##### Текст

Почему шаманские практики возвращаются в современное искусство?
«Все вечно твердят о том, что в сложные времена люди начинают присматриваться к богу», - говорит живущий в Берлине канадский художник Джереми Шоу, и мне кажется, его замечание очень перекликается с тем, что происходит сегодня.
Еще со времен учебы в художественной школе Шоу исследовал стремление человека к трансцендентальному опыту через погружение в измененные состояния сознания. В одном из первых проектов он снимал себя и других участников после приема DMT — природного вещества, обнаруженного как в человеческом мозге, так и в некоторых растениях. Покойный этноботаник и сторонник психоделиков Теренс Маккенна называл его «самым мощным галлюциногеном, известным человеку и науке».
Испытуемые сняты Шоу крупным планом в состоянии явной эйфории или восторга. Субтитры в нижней части экрана демонстрируют последующие попытки участников рассказать о своих ощущения, что, по словам тех, кто принимал DMT, практически невозможно.
Интерес художника к вселенскому желанию постижения духовной жизни, стремлению к некой высшей силе или разуму или, как пишет Шоу, «стремлению к чему-то запредельному», привели его в несколько интересных мест. В книге «Quickeners» (2014) Шоу изучает историю Пятидесятников - укротителей змей. Он использует архивные кадры 1960-х годов для того, чтобы представить себе человеческое общество будущего 500 лет спустя. Эти новые гуманоиды претерпели интеллектуальный прорыв и стали сверхрациональными. Исключение составила небольшая группа людей, страдающих редким синдромом, характеризующимся «нуждой в вере», который заставляет их возрождать устаревшие ритуалы (такие как поклонение змеям, создание произведений искусства и танцы), в попытке выйти за пределы окружающей реальности.
Его последнее видео «Лиминалы / Liminals» (2017), участвовавшее в Венецианском биеннале также фокусируется на воображаемом сообществе, на этот раз в отрыве от нас всего на нескольких десятилетий вперед. Оно представляет собой научно-фантастический псевдодокументальный фильм, хотя и снято в черно-белом режиме, частично с использованием 16-миллиметровой камеры. Фильм исследует «периферийно-альтруистическую культуру», сообщество, пережившее неудачную попытку создания культа сингулярности — веры в то, что компьютерные технологии и искусственный интеллект, в конце концов, превзойдут или сольются с возможностями человеческого мозга. Чаще всего это направление ассоциируется с футуристами Кремниевой долины. Главные герои фильма пытаются реактивировать «клетку веры» в мозгу посредством слияния современных технологий и духовных ритуалов.

##########

Суть задания
Выведите без изменений фрагмент статьи о шаманских практиках в искусстве, начиная со слов «Интерес художника к» и заканчивая словами «пределы окружающей реальности.».

##### Фрагменты записей

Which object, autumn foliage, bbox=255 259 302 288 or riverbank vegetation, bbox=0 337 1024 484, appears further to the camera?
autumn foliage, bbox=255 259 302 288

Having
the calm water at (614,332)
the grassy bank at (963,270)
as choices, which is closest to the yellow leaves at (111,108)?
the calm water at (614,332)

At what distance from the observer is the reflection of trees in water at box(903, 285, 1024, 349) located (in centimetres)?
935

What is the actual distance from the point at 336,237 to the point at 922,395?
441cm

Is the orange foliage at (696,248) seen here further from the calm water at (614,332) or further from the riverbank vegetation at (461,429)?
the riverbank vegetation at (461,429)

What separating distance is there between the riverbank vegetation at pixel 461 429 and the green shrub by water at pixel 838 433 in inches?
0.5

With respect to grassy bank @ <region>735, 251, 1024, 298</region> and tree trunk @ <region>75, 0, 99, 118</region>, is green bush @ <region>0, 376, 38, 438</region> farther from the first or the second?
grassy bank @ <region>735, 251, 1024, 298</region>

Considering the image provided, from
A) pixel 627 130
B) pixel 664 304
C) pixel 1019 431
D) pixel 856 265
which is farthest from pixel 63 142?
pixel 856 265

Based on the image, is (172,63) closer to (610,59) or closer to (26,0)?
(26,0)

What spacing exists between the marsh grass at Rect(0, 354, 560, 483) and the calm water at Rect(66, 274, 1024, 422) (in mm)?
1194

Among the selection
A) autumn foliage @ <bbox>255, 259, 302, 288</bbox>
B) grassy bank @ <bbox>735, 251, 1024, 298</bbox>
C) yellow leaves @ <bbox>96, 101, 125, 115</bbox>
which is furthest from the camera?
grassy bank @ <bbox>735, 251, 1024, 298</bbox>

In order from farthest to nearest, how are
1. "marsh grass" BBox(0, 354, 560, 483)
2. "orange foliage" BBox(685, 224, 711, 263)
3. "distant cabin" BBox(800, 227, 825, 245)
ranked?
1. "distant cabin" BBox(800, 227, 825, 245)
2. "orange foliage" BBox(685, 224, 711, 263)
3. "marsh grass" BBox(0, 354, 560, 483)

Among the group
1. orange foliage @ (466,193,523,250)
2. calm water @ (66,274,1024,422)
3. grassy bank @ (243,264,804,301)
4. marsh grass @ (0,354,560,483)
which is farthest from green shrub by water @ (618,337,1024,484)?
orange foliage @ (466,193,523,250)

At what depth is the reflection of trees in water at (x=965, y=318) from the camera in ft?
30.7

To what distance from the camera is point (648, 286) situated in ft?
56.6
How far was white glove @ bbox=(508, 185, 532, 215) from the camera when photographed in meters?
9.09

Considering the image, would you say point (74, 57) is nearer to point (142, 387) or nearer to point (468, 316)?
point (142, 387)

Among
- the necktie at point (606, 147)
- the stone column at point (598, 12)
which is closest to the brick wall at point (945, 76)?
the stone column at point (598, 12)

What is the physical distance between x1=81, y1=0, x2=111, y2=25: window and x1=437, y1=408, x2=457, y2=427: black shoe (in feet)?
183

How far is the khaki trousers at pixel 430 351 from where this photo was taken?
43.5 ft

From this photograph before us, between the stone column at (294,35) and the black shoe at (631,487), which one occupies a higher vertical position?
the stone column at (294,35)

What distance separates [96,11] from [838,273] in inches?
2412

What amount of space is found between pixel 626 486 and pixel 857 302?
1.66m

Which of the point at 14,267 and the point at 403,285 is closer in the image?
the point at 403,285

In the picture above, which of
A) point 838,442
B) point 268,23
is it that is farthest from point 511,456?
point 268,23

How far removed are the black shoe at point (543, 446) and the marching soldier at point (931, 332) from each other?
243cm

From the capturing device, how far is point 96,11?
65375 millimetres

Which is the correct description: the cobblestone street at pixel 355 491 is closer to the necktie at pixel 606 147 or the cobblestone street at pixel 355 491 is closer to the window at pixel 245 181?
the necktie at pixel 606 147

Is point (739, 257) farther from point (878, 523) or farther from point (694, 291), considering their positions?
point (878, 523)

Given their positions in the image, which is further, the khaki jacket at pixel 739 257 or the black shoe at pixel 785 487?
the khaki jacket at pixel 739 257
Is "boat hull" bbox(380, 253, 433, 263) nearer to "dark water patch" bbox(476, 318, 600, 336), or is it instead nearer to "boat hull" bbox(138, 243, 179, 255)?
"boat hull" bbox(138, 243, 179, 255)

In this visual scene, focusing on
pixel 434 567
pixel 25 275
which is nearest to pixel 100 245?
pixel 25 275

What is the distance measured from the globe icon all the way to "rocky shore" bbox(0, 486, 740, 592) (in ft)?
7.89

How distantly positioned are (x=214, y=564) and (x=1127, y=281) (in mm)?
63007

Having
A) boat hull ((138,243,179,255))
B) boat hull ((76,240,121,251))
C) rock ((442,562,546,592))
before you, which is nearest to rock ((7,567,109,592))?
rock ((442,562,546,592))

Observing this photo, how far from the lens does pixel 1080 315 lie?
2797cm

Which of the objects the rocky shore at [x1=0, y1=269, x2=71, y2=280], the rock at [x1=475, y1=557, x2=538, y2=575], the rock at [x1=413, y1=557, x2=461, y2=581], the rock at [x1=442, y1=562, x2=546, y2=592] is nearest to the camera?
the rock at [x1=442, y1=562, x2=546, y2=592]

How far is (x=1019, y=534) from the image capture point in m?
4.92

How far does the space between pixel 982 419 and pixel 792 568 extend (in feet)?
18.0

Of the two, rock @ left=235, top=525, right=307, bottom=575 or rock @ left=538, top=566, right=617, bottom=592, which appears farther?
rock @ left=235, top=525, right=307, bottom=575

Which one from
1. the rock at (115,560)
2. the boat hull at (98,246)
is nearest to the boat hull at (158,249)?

##########

Ответ к заданию
Интерес художника к вселенскому желанию постижения духовной жизни, стремлению к некой высшей силе или разуму или, как пишет Шоу, «стремлению к чему-то запредельному», привели его в несколько интересных мест. В книге «Quickeners» (2014) Шоу изучает историю Пятидесятников - укротителей змей. Он использует архивные кадры 1960-х годов для того, чтобы представить себе человеческое общество будущего 500 лет спустя. Эти новые гуманоиды претерпели интеллектуальный прорыв и стали сверхрациональными. Исключение составила небольшая группа людей, страдающих редким синдромом, характеризующимся «нуждой в вере», который заставляет их возрождать устаревшие ритуалы (такие как поклонение змеям, создание произведений искусства и танцы), в попытке выйти за пределы окружающей реальности.